As shown, treatment began with an 8-week course of SOF/daclatasvir+RBV and IFN. During this course of therapy, the patient contracted COVID-19; RBV and IFN were paused for 2 weeks because of patient fatigue, then restarted and maintained (as tolerated) throughout the following treatment regimens. At week 4 post-treatment initiation, the patient had an undetectable viral RNA level; tests repeated at 2–4-week intervals for the duration of treatment remained negative. At week 12, the regimen was changed to SOF/VEL. At week 17, we initiated an extended (26-week) course of GLE/PIB; 13 weeks into this course (week 30 overall), SOF was added to the regimen. This combined GLE/PIB/SOV regimen was continued for 13 weeks. Finally, at week 43, treatment reverted to SOF/VEL for 13 weeks. All treatment ended at week 56.
The patient underwent follow-up HCV RNA testing at 6, 13, and 24 weeks after completion of treatment. Levels remained “undetectable,” fulfilling criteria for SVR24.


We present what we believe is the first case description of SVR24 in a patient with multiple NS3 and NS5A RASs, coupled with a history of both on-treatment viral breakthrough and post-treatment relapse across multiple extended courses of the currently recommended salvage DAA regimens. The goal of long-term viral suppression in order to ultimately achieve SVR may represent a viable option for these rare patients with intractable HCV infections.
Treatment guidelines for patients with treatment-resistant infections are based largely on limited case series or anecdotal reports, as there are too few patients available to support additional clinical trials. Given that our patient had failed multiple extended courses of currently recommended therapies for re-treatment after DAA treatment failure, there was a complete absence of evidence-based options to guide treatment selection. Our goal, based on clinical judgment, was to achieve long-term viral suppression even if this required that the patient remain on-treatment indefinitely.
To achieve this aim, insurance and financial constraints necessitated-perhaps fortuitously-the use of multiple different regimens. Previous testing in our patient detected RASs that are strongly associated with resistance to GLE/PIB in GT1a infections.[3] We initiated treatment with two SOF-based regimens and achieved undetectable viral loads before transitioning to GLE/PIB. The patient also took pegylated IFN and RBV intermittently for the entire duration of treatment. Although there is evidence that adjuvant RBV increases the rate of SVR after DAA treatment failure,[4] the potential beneficial role of IFN can only be speculated upon. It is also possible that some refractory cases of HCV may simply require a considerably longer span of treatment to successfully eliminate the virus.

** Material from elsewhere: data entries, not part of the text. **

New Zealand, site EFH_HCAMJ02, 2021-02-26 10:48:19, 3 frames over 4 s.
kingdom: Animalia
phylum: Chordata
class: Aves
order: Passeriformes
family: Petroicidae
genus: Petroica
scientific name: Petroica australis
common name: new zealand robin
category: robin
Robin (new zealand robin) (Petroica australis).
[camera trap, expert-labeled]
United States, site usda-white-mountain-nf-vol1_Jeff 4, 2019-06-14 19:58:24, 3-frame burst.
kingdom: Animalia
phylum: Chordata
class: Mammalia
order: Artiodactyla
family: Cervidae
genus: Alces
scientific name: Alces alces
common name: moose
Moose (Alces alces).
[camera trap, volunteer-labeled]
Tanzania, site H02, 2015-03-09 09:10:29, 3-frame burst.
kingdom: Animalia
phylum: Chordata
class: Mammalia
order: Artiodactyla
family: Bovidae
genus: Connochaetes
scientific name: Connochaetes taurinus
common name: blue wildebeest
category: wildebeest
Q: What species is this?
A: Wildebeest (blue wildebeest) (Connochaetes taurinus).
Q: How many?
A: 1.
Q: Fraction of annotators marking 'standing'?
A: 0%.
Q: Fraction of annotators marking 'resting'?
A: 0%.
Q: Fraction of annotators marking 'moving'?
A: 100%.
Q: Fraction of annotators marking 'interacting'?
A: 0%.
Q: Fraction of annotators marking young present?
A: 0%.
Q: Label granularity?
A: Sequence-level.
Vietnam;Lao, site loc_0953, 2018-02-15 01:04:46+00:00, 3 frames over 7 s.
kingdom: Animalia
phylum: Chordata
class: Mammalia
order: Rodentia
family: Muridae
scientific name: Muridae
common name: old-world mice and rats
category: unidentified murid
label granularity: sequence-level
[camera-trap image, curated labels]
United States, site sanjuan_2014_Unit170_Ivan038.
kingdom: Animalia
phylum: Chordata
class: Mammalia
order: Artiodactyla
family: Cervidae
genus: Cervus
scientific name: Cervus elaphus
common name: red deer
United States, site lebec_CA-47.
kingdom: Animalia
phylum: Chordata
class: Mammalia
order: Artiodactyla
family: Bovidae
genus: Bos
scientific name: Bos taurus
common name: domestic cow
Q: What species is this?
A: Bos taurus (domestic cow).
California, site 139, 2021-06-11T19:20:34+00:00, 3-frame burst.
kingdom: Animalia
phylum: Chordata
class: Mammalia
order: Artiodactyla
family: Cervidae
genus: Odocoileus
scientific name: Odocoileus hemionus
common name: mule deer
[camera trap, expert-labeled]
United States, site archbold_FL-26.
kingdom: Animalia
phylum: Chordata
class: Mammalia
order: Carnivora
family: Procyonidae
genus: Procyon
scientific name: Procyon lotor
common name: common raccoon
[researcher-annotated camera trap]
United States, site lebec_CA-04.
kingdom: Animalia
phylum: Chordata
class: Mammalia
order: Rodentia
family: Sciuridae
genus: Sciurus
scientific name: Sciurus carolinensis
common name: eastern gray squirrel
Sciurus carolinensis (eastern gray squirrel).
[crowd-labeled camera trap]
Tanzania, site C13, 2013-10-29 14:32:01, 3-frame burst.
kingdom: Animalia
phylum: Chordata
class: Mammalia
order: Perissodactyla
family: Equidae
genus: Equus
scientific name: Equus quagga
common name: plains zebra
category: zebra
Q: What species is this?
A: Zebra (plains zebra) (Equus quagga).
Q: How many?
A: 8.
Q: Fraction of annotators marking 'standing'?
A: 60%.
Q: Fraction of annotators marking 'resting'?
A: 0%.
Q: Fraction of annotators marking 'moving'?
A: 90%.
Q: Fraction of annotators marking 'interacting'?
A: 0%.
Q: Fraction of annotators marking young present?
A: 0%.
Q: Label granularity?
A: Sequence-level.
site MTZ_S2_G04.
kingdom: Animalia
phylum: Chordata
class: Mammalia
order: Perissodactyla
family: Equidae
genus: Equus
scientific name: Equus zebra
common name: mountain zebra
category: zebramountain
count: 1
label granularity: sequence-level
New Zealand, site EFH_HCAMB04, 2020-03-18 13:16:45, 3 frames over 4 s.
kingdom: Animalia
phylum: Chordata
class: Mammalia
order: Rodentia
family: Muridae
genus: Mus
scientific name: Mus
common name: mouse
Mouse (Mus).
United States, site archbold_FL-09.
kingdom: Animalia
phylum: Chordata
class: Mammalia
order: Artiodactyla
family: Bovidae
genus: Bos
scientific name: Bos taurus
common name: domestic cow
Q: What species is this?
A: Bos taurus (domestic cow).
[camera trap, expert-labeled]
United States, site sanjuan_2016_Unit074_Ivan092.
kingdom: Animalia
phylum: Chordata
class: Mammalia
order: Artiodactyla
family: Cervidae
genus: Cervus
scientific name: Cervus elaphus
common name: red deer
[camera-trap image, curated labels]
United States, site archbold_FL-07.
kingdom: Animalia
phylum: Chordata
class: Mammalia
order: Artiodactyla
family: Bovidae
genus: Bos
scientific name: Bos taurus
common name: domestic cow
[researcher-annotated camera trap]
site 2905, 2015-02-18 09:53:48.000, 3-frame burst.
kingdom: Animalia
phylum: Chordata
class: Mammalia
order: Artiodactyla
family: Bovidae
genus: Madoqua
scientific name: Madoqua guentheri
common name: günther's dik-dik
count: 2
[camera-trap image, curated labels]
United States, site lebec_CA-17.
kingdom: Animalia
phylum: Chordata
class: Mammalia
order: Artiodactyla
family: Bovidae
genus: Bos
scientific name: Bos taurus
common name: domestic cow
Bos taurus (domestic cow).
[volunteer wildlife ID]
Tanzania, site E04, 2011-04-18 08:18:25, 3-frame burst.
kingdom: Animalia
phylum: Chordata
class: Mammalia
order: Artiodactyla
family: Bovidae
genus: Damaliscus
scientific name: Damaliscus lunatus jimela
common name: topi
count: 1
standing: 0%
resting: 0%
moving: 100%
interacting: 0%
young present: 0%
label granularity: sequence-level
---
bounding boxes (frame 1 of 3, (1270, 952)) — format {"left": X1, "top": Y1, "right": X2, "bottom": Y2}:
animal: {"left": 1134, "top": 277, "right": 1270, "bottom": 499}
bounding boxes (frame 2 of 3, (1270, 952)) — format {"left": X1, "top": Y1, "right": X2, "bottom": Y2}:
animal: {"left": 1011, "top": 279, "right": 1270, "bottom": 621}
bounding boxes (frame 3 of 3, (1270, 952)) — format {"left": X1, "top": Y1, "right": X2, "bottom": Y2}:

Our patient-despite a history of failing to achieve SVR across both IFN and multiple DAA regimens-was finally able to achieve SVR24 after roughly 13 months of continuous DAA treatment coupled with RBV and IFN as tolerated. It is possible, therefore, that extending treatment length beyond current recommendations may be necessary to successfully induce a durable response among patients with multiple RASs and previous treatment failures.